Personalwirtschaft: Sie sind seit Kurzem Arbeitsdirektorin bei Thyssenkrupp Steel Europe, dem größten deutschen Stahlhersteller. Zuvor waren Sie viele Jahre als Justiziarin bei der IG Metall. Wie wollen Sie den Spagat zwischen Arbeitgeber- und Arbeitnehmerinteressen meistern?
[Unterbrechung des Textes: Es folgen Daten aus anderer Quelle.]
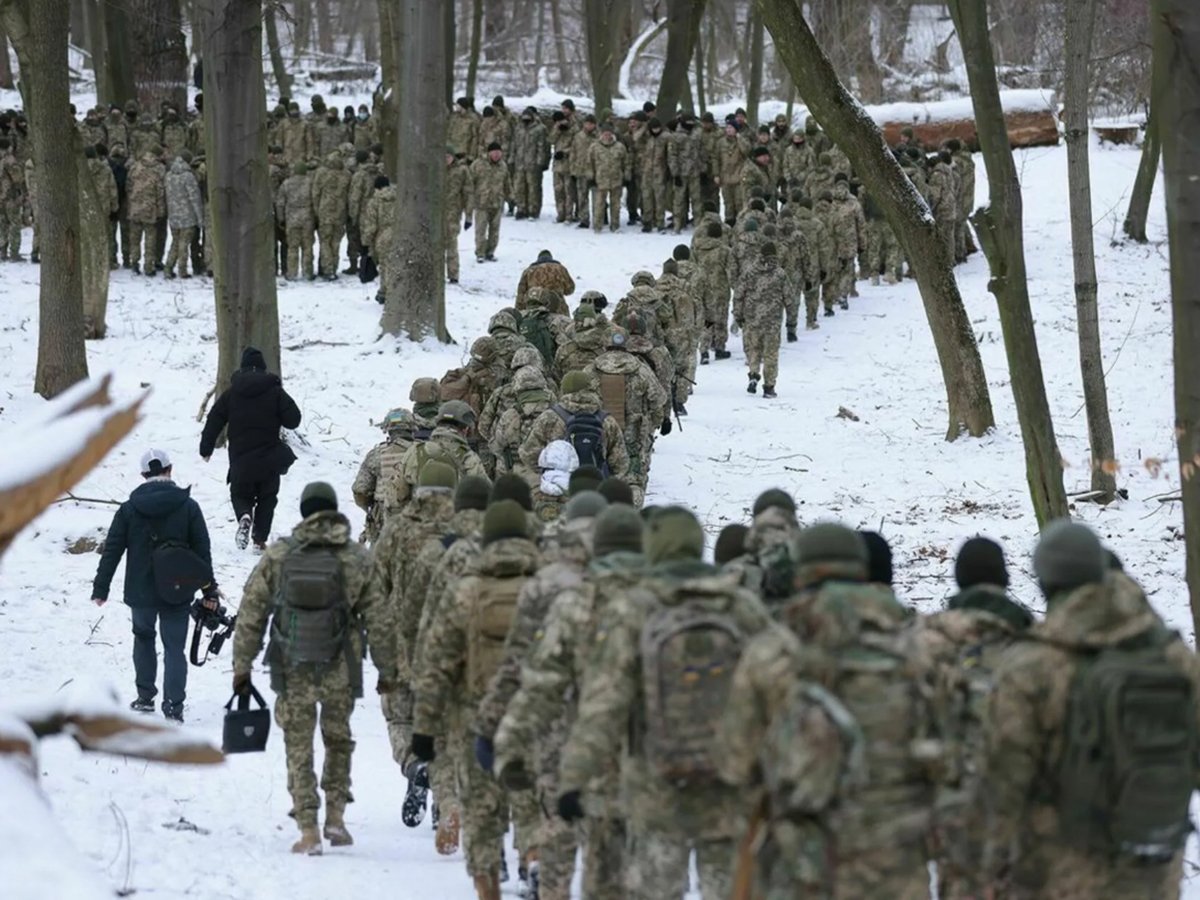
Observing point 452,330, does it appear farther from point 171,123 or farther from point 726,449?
point 171,123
Sabine Maaßen: Aus meiner Sicht sind das zwei Seiten einer Medaille. Der über die Mitbestimmung gesteuerte Ausgleich zwischen Arbeitgeber- und Arbeitnehmerinteressen gehört untrennbar zur Stahlindustrie dazu. Das hat eine lange Tradition und ist einer ihrer Erfolgsfaktoren, denn wir konnten den Wandel unserer Industrie trotz aller Krisen letztlich immer einvernehmlich gestalten. Für mich ist meine neue Aufgabe daher eher ein Perspektivwechsel. Natürlich bin ich als Vorstandsmitglied dem wirtschaftlichen Erfolg unseres Unternehmens verpflichtet. Aber auch aus dieser Perspektive stelle ich mir die Frage: Wie erhalten wir langfristig möglichst viele industrielle Arbeitsplätze? Die Stahlindustrie ist Teil des industriellen Rückgrats in Europa. An jedem unserer Arbeitsplätze hängen sechs andere in vor- und nachgelagerten Industrien. Stahl ist damit auch Teil unseres gesellschaftlichen Wohlstands und unserer sozialen Stabilität. Dazu gilt es, die unternehmerisch und personalpolitisch besten Lösungen zu finden.
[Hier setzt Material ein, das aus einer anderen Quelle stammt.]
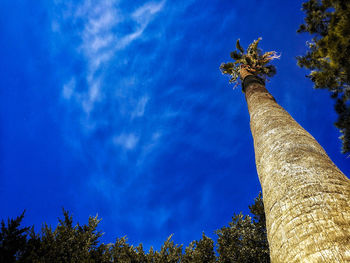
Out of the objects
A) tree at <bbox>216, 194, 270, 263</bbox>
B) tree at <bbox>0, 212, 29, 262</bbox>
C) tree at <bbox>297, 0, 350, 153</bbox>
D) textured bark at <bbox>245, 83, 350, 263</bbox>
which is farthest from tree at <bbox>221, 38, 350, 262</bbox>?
tree at <bbox>0, 212, 29, 262</bbox>

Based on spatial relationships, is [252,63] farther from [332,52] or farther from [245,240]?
[245,240]

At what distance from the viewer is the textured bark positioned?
6.51ft

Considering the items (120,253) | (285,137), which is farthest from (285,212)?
(120,253)

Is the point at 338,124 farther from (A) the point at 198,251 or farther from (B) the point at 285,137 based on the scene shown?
(A) the point at 198,251

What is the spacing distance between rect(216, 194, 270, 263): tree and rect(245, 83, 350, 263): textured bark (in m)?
10.1

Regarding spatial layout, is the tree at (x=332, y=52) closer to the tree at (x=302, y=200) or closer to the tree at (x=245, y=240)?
the tree at (x=302, y=200)

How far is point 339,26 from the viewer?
3.24 meters

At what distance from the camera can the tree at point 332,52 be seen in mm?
3301

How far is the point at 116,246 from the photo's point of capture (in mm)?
12422

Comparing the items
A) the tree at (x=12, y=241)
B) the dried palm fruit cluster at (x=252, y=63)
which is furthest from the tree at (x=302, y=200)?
the tree at (x=12, y=241)

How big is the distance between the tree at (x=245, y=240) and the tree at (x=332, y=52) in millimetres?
8162

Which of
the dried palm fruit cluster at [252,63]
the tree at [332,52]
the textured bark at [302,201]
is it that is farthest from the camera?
the dried palm fruit cluster at [252,63]

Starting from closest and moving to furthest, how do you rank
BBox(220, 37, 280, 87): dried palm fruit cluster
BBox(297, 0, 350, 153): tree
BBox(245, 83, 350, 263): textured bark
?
1. BBox(245, 83, 350, 263): textured bark
2. BBox(297, 0, 350, 153): tree
3. BBox(220, 37, 280, 87): dried palm fruit cluster

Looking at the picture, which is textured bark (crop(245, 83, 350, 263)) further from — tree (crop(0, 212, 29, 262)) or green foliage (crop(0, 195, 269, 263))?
tree (crop(0, 212, 29, 262))
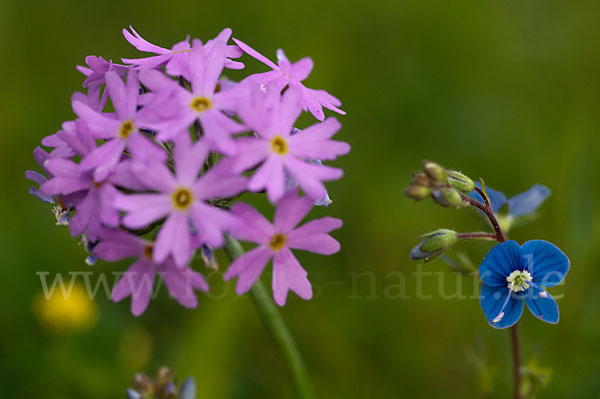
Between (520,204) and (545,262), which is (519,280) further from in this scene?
(520,204)

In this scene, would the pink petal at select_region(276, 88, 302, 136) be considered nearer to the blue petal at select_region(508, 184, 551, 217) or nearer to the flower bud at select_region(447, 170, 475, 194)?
the flower bud at select_region(447, 170, 475, 194)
War es dann Zufall, dass Sie zu einem Stahlunternehmen wie Thyssenkrupp Steel gewechselt sind? Hätte es auch eine ganz andere Branche werden können?
Ich bin ein Kind aus der Region, ich bin mit Thyssenkrupp groß geworden. Ich kann mich an viele Erzählungen und Geschichten erinnern, aus denen ein bestimmtes Bild entsteht: Geprägt von Verlässlichkeit, von Kontinuität, auch von Stolz auf die ja durchaus harte Arbeit. Die Stahlindustrie fasziniert mich schon lange. Insofern hat es eine gewisse Konsequenz, dass ich mich für dieses Unternehmen entschieden habe.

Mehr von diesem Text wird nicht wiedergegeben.